C’est d’ailleurs à ce moment-là que se terminent la plupart des contes : une fois mariée, la jeune fille perd de son intérêt. Le stade de la rencontre amoureuse est passé, le mariage a eu lieu et l’héroïne a donc atteint son but de vie en tant que femme. Il n’y a donc plus aucun besoin de poursuivre le récit.

Cette vision de la vie est très patriarcale.

Au-delà d’être jeunes, la plupart des princesses sont même mineures. Cet élément est. Bien entendu à replacer dans le contexte social de l’époque où les jeunes filles étaient considérées matures et bonnes à marier bien plus tôt.

Ceci peut s’expliquer par l’espérance de vie, bien plus courte qu’aujourd’hui, par le fait qu’une femme n’était réellement utile qu’au-travers d’un mariage, mais également pour des questions de virginité. En effet, une jeune fille devait se marier en étant pure : non seulement en termes de sexualité mais également en termes d’amour. Son mari devait être son premier sur tous les plans. Tarder à la marier l’exposait donc à des relations avec d’autres hommes, lui faisant ainsi perdre de sa valeur sur le marché du mariage.

Si l’âge des princesses n’est jamais explicitement donné dans les contes, on peut le deviner sans peine. Blanche-Neige, dont l’histoire aurait été inspirée par Marie Hassenpflug, donnée en mariage par son père à l’âge de seize ans. On pourrait donc estimer l’âge des autres princesses comme similaire à celui de cette dernière.


La beauté et la bonté

Si la jeunesse est une des caractéristiques premières de la figure de la princesse, la beauté vient très rapidement en deuxième position avec la bonté de coeur.

C’est en raison de leur beauté et de leur gentillesse que les princes les remarquent et les demandent en mariage.

Concernant leur bonté, celle-ci pourrait aujourd’hui être qualifiée de docilité. En effet, une princesse est toujours souriante, pardonne facilement et ne conteste en aucun cas l’ordre établi quitte à se faire marcher dessus. Elle place les besoins des autres au-dessus des siens en toute situation, à tel point qu’on pourrait qualifier cela de bêtise parfois. Cela correspond tout à fait à la figure de la jeune fille pure et naïve évoquée plutôt. Les femmes ayant plus d’expérience et d’astuce sont diabolisées, tant dans les contes que dans la société patriarcale que nous connaissons.

C’est donc pour ces raisons qu’elles sont choisies pour un mariage fructueux et réussissent donc leur vie. Ce de la meilleure façon dont pourrait rêver une femme.

Cendrillon est décrite comme étant « d’une douceur et d’une bonté sans exemple », et « cent fois plus belle que ses sœurs », ce malgré ses « méchants habits ». Tout le royaume est époustouflé par sa grande beauté et le Roi lui-même dira « qu’il y avait longtemps qu’il n’avait vu une si belle et si aimable personne ».

Cendrillon, en plus d’être belle, est extrêmement gentille.

Peau d’Âne, elle, est « belle et bien faite à ravir » mais également pleine d’esprit et d’agréments. « Sa jeunesse, l’agréable fraîcheur de son teint [enflamme] le roi d’un feu violent ». Peau d’Âne, est, à l’image de toute bonne princesse, « remplie de vertu et de pudeur ». Elle ne se rebelle contre son père que parce qu’une union incestueuse serait contraire à toute éthique morale et religieuse.

** LES CONSIGNES **
1 - Recopiez à l'identique les lignes du listing comprises entre celle qui contient « Would you consider » et celle qui contient « 5695 millimetres », ces deux lignes incluses.
2 - Poursuivez le texte sur la figure de la princesse dans les contes à partir de sa dernière phrase.

** DONNÉES AFFICHÉES **
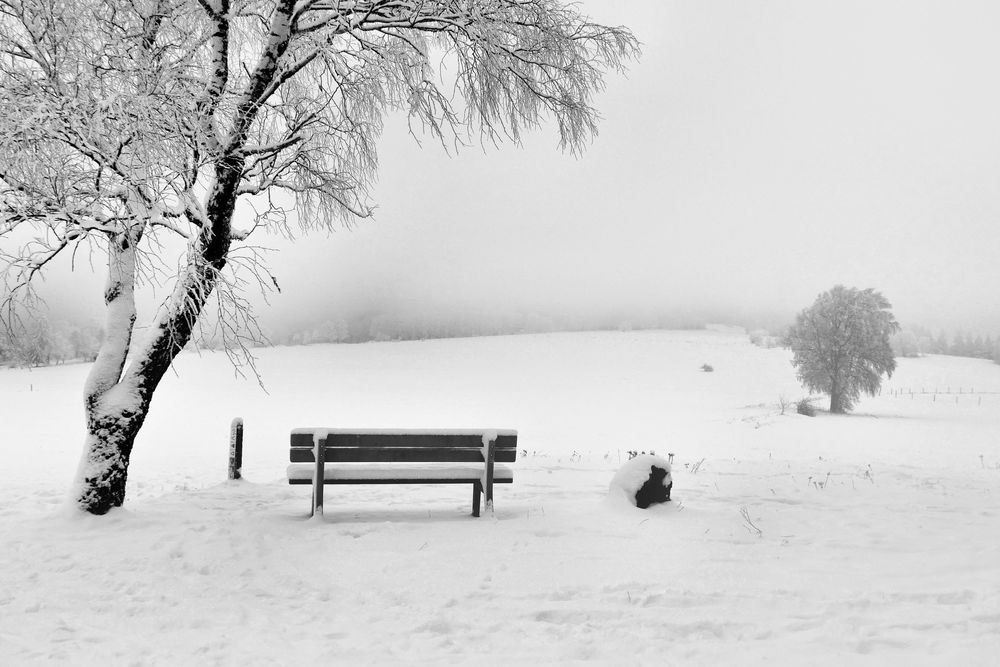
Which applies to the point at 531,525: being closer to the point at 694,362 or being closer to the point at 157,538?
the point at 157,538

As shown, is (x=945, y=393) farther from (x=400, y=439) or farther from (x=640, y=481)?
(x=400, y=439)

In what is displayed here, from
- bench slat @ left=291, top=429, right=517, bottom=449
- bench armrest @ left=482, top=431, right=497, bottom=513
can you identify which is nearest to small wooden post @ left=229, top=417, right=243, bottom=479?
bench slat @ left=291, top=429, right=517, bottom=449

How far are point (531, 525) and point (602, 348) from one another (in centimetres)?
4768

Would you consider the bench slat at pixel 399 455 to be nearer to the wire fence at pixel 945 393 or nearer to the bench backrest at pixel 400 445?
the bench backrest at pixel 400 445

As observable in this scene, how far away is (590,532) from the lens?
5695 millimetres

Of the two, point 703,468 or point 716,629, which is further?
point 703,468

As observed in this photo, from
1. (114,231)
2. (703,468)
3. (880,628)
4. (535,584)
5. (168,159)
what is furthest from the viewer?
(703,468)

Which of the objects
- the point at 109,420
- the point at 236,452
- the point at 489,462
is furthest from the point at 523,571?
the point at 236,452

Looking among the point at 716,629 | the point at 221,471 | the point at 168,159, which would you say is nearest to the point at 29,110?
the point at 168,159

...

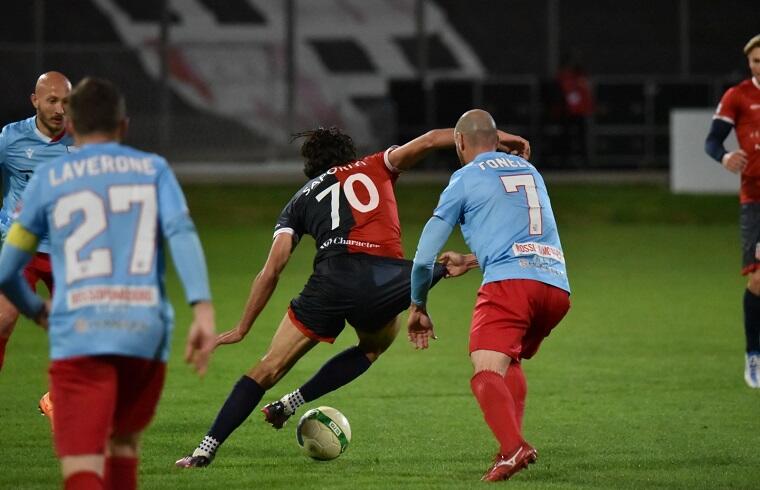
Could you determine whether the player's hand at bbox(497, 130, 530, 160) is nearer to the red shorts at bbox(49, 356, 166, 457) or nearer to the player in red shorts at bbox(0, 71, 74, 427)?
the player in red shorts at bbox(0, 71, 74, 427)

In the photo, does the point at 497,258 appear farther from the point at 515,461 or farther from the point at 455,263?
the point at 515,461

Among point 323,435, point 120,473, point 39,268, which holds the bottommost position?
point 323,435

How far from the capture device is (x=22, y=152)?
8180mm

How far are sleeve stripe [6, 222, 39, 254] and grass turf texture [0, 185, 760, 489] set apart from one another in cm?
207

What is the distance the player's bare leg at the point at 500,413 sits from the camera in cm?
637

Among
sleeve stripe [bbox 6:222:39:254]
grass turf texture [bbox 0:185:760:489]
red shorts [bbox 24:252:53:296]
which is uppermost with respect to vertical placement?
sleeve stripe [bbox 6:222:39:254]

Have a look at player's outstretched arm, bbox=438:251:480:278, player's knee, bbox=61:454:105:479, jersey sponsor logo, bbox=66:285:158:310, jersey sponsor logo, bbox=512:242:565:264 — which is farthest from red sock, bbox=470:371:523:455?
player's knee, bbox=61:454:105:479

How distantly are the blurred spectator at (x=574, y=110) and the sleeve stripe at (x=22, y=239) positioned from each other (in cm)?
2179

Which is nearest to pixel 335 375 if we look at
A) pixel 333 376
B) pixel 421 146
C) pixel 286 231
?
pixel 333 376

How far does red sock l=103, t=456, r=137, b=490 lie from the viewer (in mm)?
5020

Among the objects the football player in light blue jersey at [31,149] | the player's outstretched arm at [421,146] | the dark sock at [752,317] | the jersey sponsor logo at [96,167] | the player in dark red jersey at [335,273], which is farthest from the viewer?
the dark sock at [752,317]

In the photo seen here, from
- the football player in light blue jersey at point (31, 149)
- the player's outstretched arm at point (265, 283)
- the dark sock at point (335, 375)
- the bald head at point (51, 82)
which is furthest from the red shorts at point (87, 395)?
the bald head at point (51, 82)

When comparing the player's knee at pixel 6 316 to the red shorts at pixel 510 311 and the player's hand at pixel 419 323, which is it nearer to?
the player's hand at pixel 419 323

** RÉPONSES PAR CONSIGNE **
1 -
Would you consider the bench slat at pixel 399 455 to be nearer to the wire fence at pixel 945 393 or nearer to the bench backrest at pixel 400 445?
the bench backrest at pixel 400 445

As observable in this scene, how far away is (590,532) from the lens?
5695 millimetres

2 -
Les points communs entre Cendrillon et Peau d’Âne

Leur nom d’abord : toutes deux écopent d’un surnom en lien avec leur statut de "souillon".

Cendrillon s’appelle ainsi car elle est couverte de cendres à force de trouver refuge au coin de la cheminée. Peau d’Âne reçoit ce surnom en raison de la « vilaine peau » d’âne dont elle s’affuble pour échapper à son père et son royaume.

On ne saurait passer à côté de la caractéristique qui sauve Cendrillon et Peau d’Âne de leur vie miséreuse tout en leur permettant de trouver l’amour : la petitesse d’un de leurs membres. Il s’agit de son pied pour Cendrillon, et de son doigt pour Peau d’Âne.

Bien entendu, elles sont d’abord remarquées pour leur beauté et leur bonté, mais ce sera grâce à la délicatesse de leur physique qu’elles seront retrouvées par leurs princes respectifs.

En effet, un objet, symbole de leur noblesse et de leur délicatesse est retrouvé par le prince et celui-ci s’en sert pour trouver sa princesse : la pantoufle de verre pour Cendrillon et la bague pour Peau d’Âne. Ces deux objets ne conviennent qu’à la princesse : seul le pied de Cendrillon est assez délicat et petit pour pouvoir chausser la pantoufle, et il en va de même pour le doigt de Peau d’Âne avec la bague.

Juliet Drouar affirme que « Les corps ne sont pas une donnée mais des archives du sexisme et du patriarcat » dans son essai féministe Sortir de l’hétérosexualité.

En ce sens, le physique délicat des princesses est attirant pour leurs princes et pour la plupart des hommes de la cour – comme le roi dans Peau d’Âne et ses conseillers –. Un corps féminin faible est idéal car aisément dominé.



III. Le reflet des diktats patriarcaux de la beauté

Un idéal qui s’explique par l’époque

La figure de la princesse représentée par Peau d’Âne et Cendrillon repose sur deux critères : la beauté et la bonté. Ces deux traits suffisent à faire d’elle la femme idéale, sur laquelle se retournent toutes les têtes et qui charme de par son physique et son caractère.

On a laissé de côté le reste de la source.